Consistency of Experience
When you want consistency of experience for all users within a single account, then use the account traffic type. This ensures that by providing a single ID - the account ID - you get the benefit of consistency without having to provide any complex data objects around users.
If you want to measure the impact of a feature being rolled out by accounts through experimentation, avoid using SUM or COUNT metrics. As an example, say account A has 1,000 users but account B has two users. A metric that COUNTs or SUMs activity across these two accounts will be skewed in favor of the bigger account. Conversely, if you create metrics that measure AVERAGEs or PERCENTAGEs, data is normalized across accounts.

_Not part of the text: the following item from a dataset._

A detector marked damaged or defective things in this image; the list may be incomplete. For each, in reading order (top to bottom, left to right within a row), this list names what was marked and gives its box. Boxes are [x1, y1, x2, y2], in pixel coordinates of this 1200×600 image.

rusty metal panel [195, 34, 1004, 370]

As a B2B company, if you are OK with rolling out some of the features without the guarantee of consistency of experience for all users within a single account, then use a user traffic type. This also opens up a world of experimentation for you as you can measure SUM, COUNTs, AVERAGEs, PERCENTAGEs.
Another option is to roll out a feature flag by user, but use company as a custom attribute to ensure everyone in specific (or all) companies get the same experience. This allows you to create a consistent experience within each organization, but still evaluate the results on a user by user basis. Of course, as noted above, you will not be able to control the distribution if some companies have far more users than others. More on that in this article.
These are tradeoffs that individual teams can make. You can roll out some features by accounts and others by users and Split allows you manage the experiences for each.